**Task to complete**
Please filter the records below, copying out every line that contains the string "stem".

**Extracted entries**
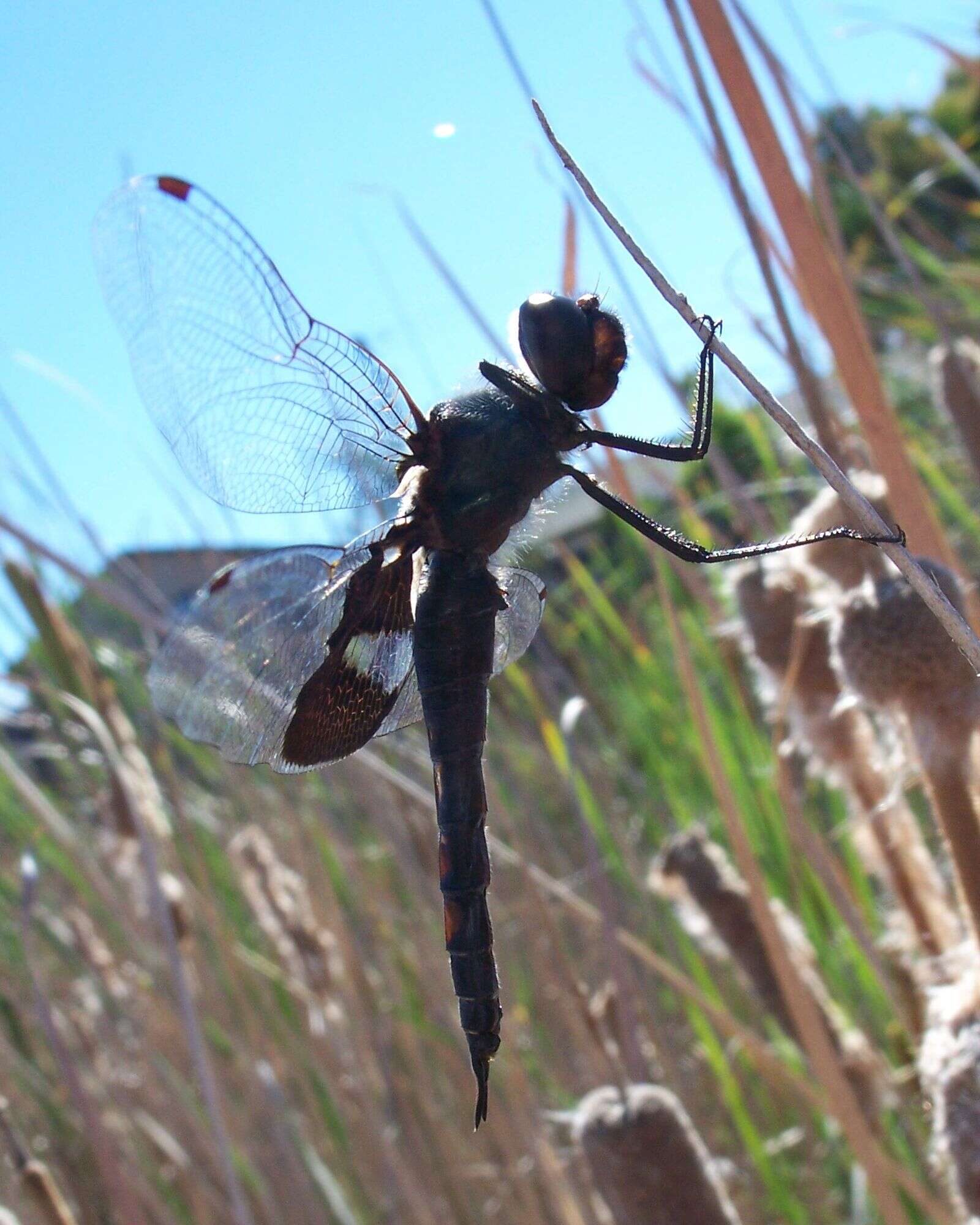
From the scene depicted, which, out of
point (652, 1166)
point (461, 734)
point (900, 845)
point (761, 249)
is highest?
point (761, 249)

---

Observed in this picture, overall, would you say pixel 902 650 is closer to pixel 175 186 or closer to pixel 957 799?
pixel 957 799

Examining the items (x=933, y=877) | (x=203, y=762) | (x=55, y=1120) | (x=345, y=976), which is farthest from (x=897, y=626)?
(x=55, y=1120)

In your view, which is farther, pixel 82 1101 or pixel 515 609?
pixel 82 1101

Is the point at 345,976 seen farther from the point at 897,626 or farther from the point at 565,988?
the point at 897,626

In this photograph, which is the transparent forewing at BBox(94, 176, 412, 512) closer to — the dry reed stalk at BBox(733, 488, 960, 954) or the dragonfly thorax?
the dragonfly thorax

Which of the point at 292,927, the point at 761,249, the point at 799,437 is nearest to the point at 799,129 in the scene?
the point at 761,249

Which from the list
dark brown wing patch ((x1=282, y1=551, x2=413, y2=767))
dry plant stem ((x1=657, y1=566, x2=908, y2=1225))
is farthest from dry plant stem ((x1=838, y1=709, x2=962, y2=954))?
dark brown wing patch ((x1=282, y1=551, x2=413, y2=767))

**Response**
dry plant stem ((x1=657, y1=566, x2=908, y2=1225))
is farthest from dry plant stem ((x1=838, y1=709, x2=962, y2=954))?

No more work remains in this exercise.